Le point crucial : le shader est le même quel que soit le chemin. Le code WGSL qui tourne sur le GPU est identique que la tuyauterie passe par Vulkan, D3D12 ou Metal. C’est toute la promesse de WebGPU : écrire une fois, exécuter partout.
Pour Mappy Hour, le choix de la tuyauterie a été dicté par un bug driver : le driver Direct3D 12 d’Intel Arc crashe quand un contexte GPU coexiste avec des opérations fichier lourdes dans le même processus. Or, sur Windows, les implémentations WebGPU utilisent D3D12 par défaut. La solution : forcer le backend Vulkan à la place — même shader, même API au-dessus, juste une tuyauterie native différente en dessous.
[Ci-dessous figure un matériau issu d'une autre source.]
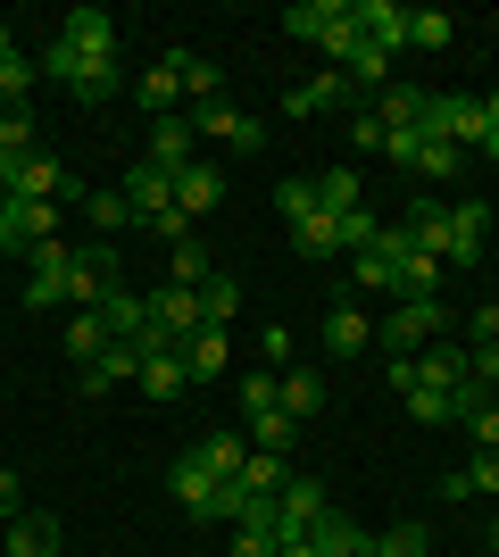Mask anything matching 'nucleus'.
I'll return each mask as SVG.
<instances>
[{
	"mask_svg": "<svg viewBox=\"0 0 499 557\" xmlns=\"http://www.w3.org/2000/svg\"><path fill=\"white\" fill-rule=\"evenodd\" d=\"M34 67H42L50 84H67L75 100H109V92H117V59H84L67 34H50V42L34 50Z\"/></svg>",
	"mask_w": 499,
	"mask_h": 557,
	"instance_id": "1",
	"label": "nucleus"
},
{
	"mask_svg": "<svg viewBox=\"0 0 499 557\" xmlns=\"http://www.w3.org/2000/svg\"><path fill=\"white\" fill-rule=\"evenodd\" d=\"M284 34H300V42L333 50V59H341V67H350V50H358L350 0H291V9H284Z\"/></svg>",
	"mask_w": 499,
	"mask_h": 557,
	"instance_id": "2",
	"label": "nucleus"
},
{
	"mask_svg": "<svg viewBox=\"0 0 499 557\" xmlns=\"http://www.w3.org/2000/svg\"><path fill=\"white\" fill-rule=\"evenodd\" d=\"M191 134H200V141H216V150H241V159H259V150H266V125H259V116H241L225 92L191 109Z\"/></svg>",
	"mask_w": 499,
	"mask_h": 557,
	"instance_id": "3",
	"label": "nucleus"
},
{
	"mask_svg": "<svg viewBox=\"0 0 499 557\" xmlns=\"http://www.w3.org/2000/svg\"><path fill=\"white\" fill-rule=\"evenodd\" d=\"M433 333H441V300H400L391 317H383L375 342H383V358H416Z\"/></svg>",
	"mask_w": 499,
	"mask_h": 557,
	"instance_id": "4",
	"label": "nucleus"
},
{
	"mask_svg": "<svg viewBox=\"0 0 499 557\" xmlns=\"http://www.w3.org/2000/svg\"><path fill=\"white\" fill-rule=\"evenodd\" d=\"M34 283H25V308H59L67 300V283H75V250L67 242H34Z\"/></svg>",
	"mask_w": 499,
	"mask_h": 557,
	"instance_id": "5",
	"label": "nucleus"
},
{
	"mask_svg": "<svg viewBox=\"0 0 499 557\" xmlns=\"http://www.w3.org/2000/svg\"><path fill=\"white\" fill-rule=\"evenodd\" d=\"M150 325H159V342L184 349L191 333L209 325V308H200V292H184V283H166V292H150Z\"/></svg>",
	"mask_w": 499,
	"mask_h": 557,
	"instance_id": "6",
	"label": "nucleus"
},
{
	"mask_svg": "<svg viewBox=\"0 0 499 557\" xmlns=\"http://www.w3.org/2000/svg\"><path fill=\"white\" fill-rule=\"evenodd\" d=\"M350 25H358V42H375L383 59L408 50V9L400 0H350Z\"/></svg>",
	"mask_w": 499,
	"mask_h": 557,
	"instance_id": "7",
	"label": "nucleus"
},
{
	"mask_svg": "<svg viewBox=\"0 0 499 557\" xmlns=\"http://www.w3.org/2000/svg\"><path fill=\"white\" fill-rule=\"evenodd\" d=\"M125 209H134V216H142V225H159V216L166 209H175V175H166V166H150V159H134V166H125Z\"/></svg>",
	"mask_w": 499,
	"mask_h": 557,
	"instance_id": "8",
	"label": "nucleus"
},
{
	"mask_svg": "<svg viewBox=\"0 0 499 557\" xmlns=\"http://www.w3.org/2000/svg\"><path fill=\"white\" fill-rule=\"evenodd\" d=\"M483 242H491V209H483V200H458L450 233H441V267H475Z\"/></svg>",
	"mask_w": 499,
	"mask_h": 557,
	"instance_id": "9",
	"label": "nucleus"
},
{
	"mask_svg": "<svg viewBox=\"0 0 499 557\" xmlns=\"http://www.w3.org/2000/svg\"><path fill=\"white\" fill-rule=\"evenodd\" d=\"M59 34H67L84 59H117V17H109V9H92V0H84V9H67V25H59Z\"/></svg>",
	"mask_w": 499,
	"mask_h": 557,
	"instance_id": "10",
	"label": "nucleus"
},
{
	"mask_svg": "<svg viewBox=\"0 0 499 557\" xmlns=\"http://www.w3.org/2000/svg\"><path fill=\"white\" fill-rule=\"evenodd\" d=\"M191 159H200V134H191V116H159V125H150V166L184 175Z\"/></svg>",
	"mask_w": 499,
	"mask_h": 557,
	"instance_id": "11",
	"label": "nucleus"
},
{
	"mask_svg": "<svg viewBox=\"0 0 499 557\" xmlns=\"http://www.w3.org/2000/svg\"><path fill=\"white\" fill-rule=\"evenodd\" d=\"M275 508H284V533H275V541H291V533H309L316 516H325V483H316V474H291V483L275 491Z\"/></svg>",
	"mask_w": 499,
	"mask_h": 557,
	"instance_id": "12",
	"label": "nucleus"
},
{
	"mask_svg": "<svg viewBox=\"0 0 499 557\" xmlns=\"http://www.w3.org/2000/svg\"><path fill=\"white\" fill-rule=\"evenodd\" d=\"M166 491H175V499H184L191 516H216V491H225V483H216L209 466H200V458H191V449H184V458L166 466Z\"/></svg>",
	"mask_w": 499,
	"mask_h": 557,
	"instance_id": "13",
	"label": "nucleus"
},
{
	"mask_svg": "<svg viewBox=\"0 0 499 557\" xmlns=\"http://www.w3.org/2000/svg\"><path fill=\"white\" fill-rule=\"evenodd\" d=\"M341 100H350V75L333 67V75H309V84H291V92H284V116H333Z\"/></svg>",
	"mask_w": 499,
	"mask_h": 557,
	"instance_id": "14",
	"label": "nucleus"
},
{
	"mask_svg": "<svg viewBox=\"0 0 499 557\" xmlns=\"http://www.w3.org/2000/svg\"><path fill=\"white\" fill-rule=\"evenodd\" d=\"M216 200H225V175H216L209 159H191L184 175H175V209H184V216H209Z\"/></svg>",
	"mask_w": 499,
	"mask_h": 557,
	"instance_id": "15",
	"label": "nucleus"
},
{
	"mask_svg": "<svg viewBox=\"0 0 499 557\" xmlns=\"http://www.w3.org/2000/svg\"><path fill=\"white\" fill-rule=\"evenodd\" d=\"M325 349H333V358H358V349H375V325H366V308H350V300L333 308V317H325Z\"/></svg>",
	"mask_w": 499,
	"mask_h": 557,
	"instance_id": "16",
	"label": "nucleus"
},
{
	"mask_svg": "<svg viewBox=\"0 0 499 557\" xmlns=\"http://www.w3.org/2000/svg\"><path fill=\"white\" fill-rule=\"evenodd\" d=\"M191 458L209 466L216 483H234L241 466H250V442H241V433H200V442H191Z\"/></svg>",
	"mask_w": 499,
	"mask_h": 557,
	"instance_id": "17",
	"label": "nucleus"
},
{
	"mask_svg": "<svg viewBox=\"0 0 499 557\" xmlns=\"http://www.w3.org/2000/svg\"><path fill=\"white\" fill-rule=\"evenodd\" d=\"M9 557H59V516L25 508L17 524H9Z\"/></svg>",
	"mask_w": 499,
	"mask_h": 557,
	"instance_id": "18",
	"label": "nucleus"
},
{
	"mask_svg": "<svg viewBox=\"0 0 499 557\" xmlns=\"http://www.w3.org/2000/svg\"><path fill=\"white\" fill-rule=\"evenodd\" d=\"M150 399H184V383H191V367H184V349H159V358H142V374H134Z\"/></svg>",
	"mask_w": 499,
	"mask_h": 557,
	"instance_id": "19",
	"label": "nucleus"
},
{
	"mask_svg": "<svg viewBox=\"0 0 499 557\" xmlns=\"http://www.w3.org/2000/svg\"><path fill=\"white\" fill-rule=\"evenodd\" d=\"M416 383H425V392H458V383H466V349H416Z\"/></svg>",
	"mask_w": 499,
	"mask_h": 557,
	"instance_id": "20",
	"label": "nucleus"
},
{
	"mask_svg": "<svg viewBox=\"0 0 499 557\" xmlns=\"http://www.w3.org/2000/svg\"><path fill=\"white\" fill-rule=\"evenodd\" d=\"M309 549L316 557H358V549H366V533H358V524H350V516H316V524H309Z\"/></svg>",
	"mask_w": 499,
	"mask_h": 557,
	"instance_id": "21",
	"label": "nucleus"
},
{
	"mask_svg": "<svg viewBox=\"0 0 499 557\" xmlns=\"http://www.w3.org/2000/svg\"><path fill=\"white\" fill-rule=\"evenodd\" d=\"M275 399H284V417H291V424H309L316 408H325V383H316L309 367H291L284 383H275Z\"/></svg>",
	"mask_w": 499,
	"mask_h": 557,
	"instance_id": "22",
	"label": "nucleus"
},
{
	"mask_svg": "<svg viewBox=\"0 0 499 557\" xmlns=\"http://www.w3.org/2000/svg\"><path fill=\"white\" fill-rule=\"evenodd\" d=\"M225 358H234V349H225V325H200L184 342V367H191V383H209V374H225Z\"/></svg>",
	"mask_w": 499,
	"mask_h": 557,
	"instance_id": "23",
	"label": "nucleus"
},
{
	"mask_svg": "<svg viewBox=\"0 0 499 557\" xmlns=\"http://www.w3.org/2000/svg\"><path fill=\"white\" fill-rule=\"evenodd\" d=\"M159 67H175V84L191 92V109H200V100H216V67L200 59V50H166Z\"/></svg>",
	"mask_w": 499,
	"mask_h": 557,
	"instance_id": "24",
	"label": "nucleus"
},
{
	"mask_svg": "<svg viewBox=\"0 0 499 557\" xmlns=\"http://www.w3.org/2000/svg\"><path fill=\"white\" fill-rule=\"evenodd\" d=\"M291 250H300V258H333V250H341V216H325V209L300 216V225H291Z\"/></svg>",
	"mask_w": 499,
	"mask_h": 557,
	"instance_id": "25",
	"label": "nucleus"
},
{
	"mask_svg": "<svg viewBox=\"0 0 499 557\" xmlns=\"http://www.w3.org/2000/svg\"><path fill=\"white\" fill-rule=\"evenodd\" d=\"M0 159H34V109L0 100Z\"/></svg>",
	"mask_w": 499,
	"mask_h": 557,
	"instance_id": "26",
	"label": "nucleus"
},
{
	"mask_svg": "<svg viewBox=\"0 0 499 557\" xmlns=\"http://www.w3.org/2000/svg\"><path fill=\"white\" fill-rule=\"evenodd\" d=\"M166 283H184V292H200V283H209V250H200V242H166Z\"/></svg>",
	"mask_w": 499,
	"mask_h": 557,
	"instance_id": "27",
	"label": "nucleus"
},
{
	"mask_svg": "<svg viewBox=\"0 0 499 557\" xmlns=\"http://www.w3.org/2000/svg\"><path fill=\"white\" fill-rule=\"evenodd\" d=\"M400 225H408V242H416V250H433V258H441V233H450V209H441V200H416V209H408Z\"/></svg>",
	"mask_w": 499,
	"mask_h": 557,
	"instance_id": "28",
	"label": "nucleus"
},
{
	"mask_svg": "<svg viewBox=\"0 0 499 557\" xmlns=\"http://www.w3.org/2000/svg\"><path fill=\"white\" fill-rule=\"evenodd\" d=\"M316 200H325V216L366 209V200H358V166H325V175H316Z\"/></svg>",
	"mask_w": 499,
	"mask_h": 557,
	"instance_id": "29",
	"label": "nucleus"
},
{
	"mask_svg": "<svg viewBox=\"0 0 499 557\" xmlns=\"http://www.w3.org/2000/svg\"><path fill=\"white\" fill-rule=\"evenodd\" d=\"M350 283H358V292H400V267H391V250H358V258H350Z\"/></svg>",
	"mask_w": 499,
	"mask_h": 557,
	"instance_id": "30",
	"label": "nucleus"
},
{
	"mask_svg": "<svg viewBox=\"0 0 499 557\" xmlns=\"http://www.w3.org/2000/svg\"><path fill=\"white\" fill-rule=\"evenodd\" d=\"M9 209H17L25 250H34V242H59V200H9Z\"/></svg>",
	"mask_w": 499,
	"mask_h": 557,
	"instance_id": "31",
	"label": "nucleus"
},
{
	"mask_svg": "<svg viewBox=\"0 0 499 557\" xmlns=\"http://www.w3.org/2000/svg\"><path fill=\"white\" fill-rule=\"evenodd\" d=\"M134 100H142L150 116H175V100H184V84H175V67H150L142 84H134Z\"/></svg>",
	"mask_w": 499,
	"mask_h": 557,
	"instance_id": "32",
	"label": "nucleus"
},
{
	"mask_svg": "<svg viewBox=\"0 0 499 557\" xmlns=\"http://www.w3.org/2000/svg\"><path fill=\"white\" fill-rule=\"evenodd\" d=\"M234 483H241V491H284V483H291V466L275 458V449H250V466H241Z\"/></svg>",
	"mask_w": 499,
	"mask_h": 557,
	"instance_id": "33",
	"label": "nucleus"
},
{
	"mask_svg": "<svg viewBox=\"0 0 499 557\" xmlns=\"http://www.w3.org/2000/svg\"><path fill=\"white\" fill-rule=\"evenodd\" d=\"M291 442H300V424H291L284 408H266V417H250V449H275V458H284Z\"/></svg>",
	"mask_w": 499,
	"mask_h": 557,
	"instance_id": "34",
	"label": "nucleus"
},
{
	"mask_svg": "<svg viewBox=\"0 0 499 557\" xmlns=\"http://www.w3.org/2000/svg\"><path fill=\"white\" fill-rule=\"evenodd\" d=\"M275 209H284L291 225H300V216H316V209H325V200H316V175H284V184H275Z\"/></svg>",
	"mask_w": 499,
	"mask_h": 557,
	"instance_id": "35",
	"label": "nucleus"
},
{
	"mask_svg": "<svg viewBox=\"0 0 499 557\" xmlns=\"http://www.w3.org/2000/svg\"><path fill=\"white\" fill-rule=\"evenodd\" d=\"M100 349H109V325H100L92 308H75V325H67V358H84V367H92Z\"/></svg>",
	"mask_w": 499,
	"mask_h": 557,
	"instance_id": "36",
	"label": "nucleus"
},
{
	"mask_svg": "<svg viewBox=\"0 0 499 557\" xmlns=\"http://www.w3.org/2000/svg\"><path fill=\"white\" fill-rule=\"evenodd\" d=\"M275 383H284L275 367H250V374H241V417H266V408H284V399H275Z\"/></svg>",
	"mask_w": 499,
	"mask_h": 557,
	"instance_id": "37",
	"label": "nucleus"
},
{
	"mask_svg": "<svg viewBox=\"0 0 499 557\" xmlns=\"http://www.w3.org/2000/svg\"><path fill=\"white\" fill-rule=\"evenodd\" d=\"M408 42L416 50H450V9H408Z\"/></svg>",
	"mask_w": 499,
	"mask_h": 557,
	"instance_id": "38",
	"label": "nucleus"
},
{
	"mask_svg": "<svg viewBox=\"0 0 499 557\" xmlns=\"http://www.w3.org/2000/svg\"><path fill=\"white\" fill-rule=\"evenodd\" d=\"M416 175L450 184V175H466V150H458V141H425V150H416Z\"/></svg>",
	"mask_w": 499,
	"mask_h": 557,
	"instance_id": "39",
	"label": "nucleus"
},
{
	"mask_svg": "<svg viewBox=\"0 0 499 557\" xmlns=\"http://www.w3.org/2000/svg\"><path fill=\"white\" fill-rule=\"evenodd\" d=\"M375 557H433V533L425 524H391V533L375 541Z\"/></svg>",
	"mask_w": 499,
	"mask_h": 557,
	"instance_id": "40",
	"label": "nucleus"
},
{
	"mask_svg": "<svg viewBox=\"0 0 499 557\" xmlns=\"http://www.w3.org/2000/svg\"><path fill=\"white\" fill-rule=\"evenodd\" d=\"M34 84H42V67H34L25 50H9V59H0V100H25Z\"/></svg>",
	"mask_w": 499,
	"mask_h": 557,
	"instance_id": "41",
	"label": "nucleus"
},
{
	"mask_svg": "<svg viewBox=\"0 0 499 557\" xmlns=\"http://www.w3.org/2000/svg\"><path fill=\"white\" fill-rule=\"evenodd\" d=\"M375 242H383V216L375 209H350V216H341V250H350V258L375 250Z\"/></svg>",
	"mask_w": 499,
	"mask_h": 557,
	"instance_id": "42",
	"label": "nucleus"
},
{
	"mask_svg": "<svg viewBox=\"0 0 499 557\" xmlns=\"http://www.w3.org/2000/svg\"><path fill=\"white\" fill-rule=\"evenodd\" d=\"M84 209H92V225H109V233H117V225H142V216L125 209V191H84Z\"/></svg>",
	"mask_w": 499,
	"mask_h": 557,
	"instance_id": "43",
	"label": "nucleus"
},
{
	"mask_svg": "<svg viewBox=\"0 0 499 557\" xmlns=\"http://www.w3.org/2000/svg\"><path fill=\"white\" fill-rule=\"evenodd\" d=\"M200 308H209V325H234L241 292H234V283H225V275H209V283H200Z\"/></svg>",
	"mask_w": 499,
	"mask_h": 557,
	"instance_id": "44",
	"label": "nucleus"
},
{
	"mask_svg": "<svg viewBox=\"0 0 499 557\" xmlns=\"http://www.w3.org/2000/svg\"><path fill=\"white\" fill-rule=\"evenodd\" d=\"M408 417L416 424H450V392H425V383H416V392H408Z\"/></svg>",
	"mask_w": 499,
	"mask_h": 557,
	"instance_id": "45",
	"label": "nucleus"
},
{
	"mask_svg": "<svg viewBox=\"0 0 499 557\" xmlns=\"http://www.w3.org/2000/svg\"><path fill=\"white\" fill-rule=\"evenodd\" d=\"M466 374H475L483 392H499V342H483V349H466Z\"/></svg>",
	"mask_w": 499,
	"mask_h": 557,
	"instance_id": "46",
	"label": "nucleus"
},
{
	"mask_svg": "<svg viewBox=\"0 0 499 557\" xmlns=\"http://www.w3.org/2000/svg\"><path fill=\"white\" fill-rule=\"evenodd\" d=\"M466 491H499V449H475V466H466Z\"/></svg>",
	"mask_w": 499,
	"mask_h": 557,
	"instance_id": "47",
	"label": "nucleus"
},
{
	"mask_svg": "<svg viewBox=\"0 0 499 557\" xmlns=\"http://www.w3.org/2000/svg\"><path fill=\"white\" fill-rule=\"evenodd\" d=\"M17 516H25V483L0 466V524H17Z\"/></svg>",
	"mask_w": 499,
	"mask_h": 557,
	"instance_id": "48",
	"label": "nucleus"
},
{
	"mask_svg": "<svg viewBox=\"0 0 499 557\" xmlns=\"http://www.w3.org/2000/svg\"><path fill=\"white\" fill-rule=\"evenodd\" d=\"M350 141H358V150H383V116L358 109V116H350Z\"/></svg>",
	"mask_w": 499,
	"mask_h": 557,
	"instance_id": "49",
	"label": "nucleus"
},
{
	"mask_svg": "<svg viewBox=\"0 0 499 557\" xmlns=\"http://www.w3.org/2000/svg\"><path fill=\"white\" fill-rule=\"evenodd\" d=\"M383 383L408 399V392H416V358H383Z\"/></svg>",
	"mask_w": 499,
	"mask_h": 557,
	"instance_id": "50",
	"label": "nucleus"
},
{
	"mask_svg": "<svg viewBox=\"0 0 499 557\" xmlns=\"http://www.w3.org/2000/svg\"><path fill=\"white\" fill-rule=\"evenodd\" d=\"M0 250H25V233H17V209L0 200Z\"/></svg>",
	"mask_w": 499,
	"mask_h": 557,
	"instance_id": "51",
	"label": "nucleus"
},
{
	"mask_svg": "<svg viewBox=\"0 0 499 557\" xmlns=\"http://www.w3.org/2000/svg\"><path fill=\"white\" fill-rule=\"evenodd\" d=\"M483 342H499V308H475V349Z\"/></svg>",
	"mask_w": 499,
	"mask_h": 557,
	"instance_id": "52",
	"label": "nucleus"
},
{
	"mask_svg": "<svg viewBox=\"0 0 499 557\" xmlns=\"http://www.w3.org/2000/svg\"><path fill=\"white\" fill-rule=\"evenodd\" d=\"M234 557H275V541H266V533H241V541H234Z\"/></svg>",
	"mask_w": 499,
	"mask_h": 557,
	"instance_id": "53",
	"label": "nucleus"
},
{
	"mask_svg": "<svg viewBox=\"0 0 499 557\" xmlns=\"http://www.w3.org/2000/svg\"><path fill=\"white\" fill-rule=\"evenodd\" d=\"M483 125H491V134H499V92H491V100H483Z\"/></svg>",
	"mask_w": 499,
	"mask_h": 557,
	"instance_id": "54",
	"label": "nucleus"
},
{
	"mask_svg": "<svg viewBox=\"0 0 499 557\" xmlns=\"http://www.w3.org/2000/svg\"><path fill=\"white\" fill-rule=\"evenodd\" d=\"M483 159H491V166H499V134H483Z\"/></svg>",
	"mask_w": 499,
	"mask_h": 557,
	"instance_id": "55",
	"label": "nucleus"
},
{
	"mask_svg": "<svg viewBox=\"0 0 499 557\" xmlns=\"http://www.w3.org/2000/svg\"><path fill=\"white\" fill-rule=\"evenodd\" d=\"M491 557H499V524H491Z\"/></svg>",
	"mask_w": 499,
	"mask_h": 557,
	"instance_id": "56",
	"label": "nucleus"
},
{
	"mask_svg": "<svg viewBox=\"0 0 499 557\" xmlns=\"http://www.w3.org/2000/svg\"><path fill=\"white\" fill-rule=\"evenodd\" d=\"M358 557H375V541H366V549H358Z\"/></svg>",
	"mask_w": 499,
	"mask_h": 557,
	"instance_id": "57",
	"label": "nucleus"
}]
</instances>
Le prochain article raconte cette histoire — et accessoirement, comment j’ai écrit du Rust et des shaders GPU pour la première fois de ma vie sans avoir la moindre idée de ce que je faisais.
Le résultat
En portant le terrain, la végétation, et les masques sunny sur GPU via compute shaders :
| headless-gl (shadow map seul) | + compute shaders | |
|---|---|---|
| GPU fait | Bâtiments seulement | Bâtiments + terrain + végétation + sunny |
| Boucle JS | 62’500 pts x 60 frames = 3.75M ops | Éliminée (5 memcpy par frame) |
| Temps/tuile | ~12 s | ~3 s |
| Speedup | — | 4x |
Le shadow map avait donné 91x sur les bâtiments. Les compute shaders donnent un 4x supplémentaire sur tout le reste. L’un ne remplace pas l’autre — ils résolvent des problèmes différents. Le shadow map transforme 907’000 triangles en un depth buffer. Le compute shader transforme 62’500 points en bitmasks. Deux outils, deux jobs.
En cumulé depuis le tout début :
| Étape | Temps/tuile | Gagné par |
|---|---|---|
| CPU pur (baseline) | ~42 s | — |
| + optimisations CPU (deep-dive) | ~15 s | grille spatiale, corridor, contexte partagé |
| + shadow map GPU (rasterisation) | ~12 s | render-once/lookup-many pour les bâtiments |
| + compute shaders | ~3 s | terrain + végétation + sunny portés sur GPU |
Facteur 14 entre le CPU pur et l’état final. Et la boucle for en JavaScript qui faisait 97% du travail… n’existe plus.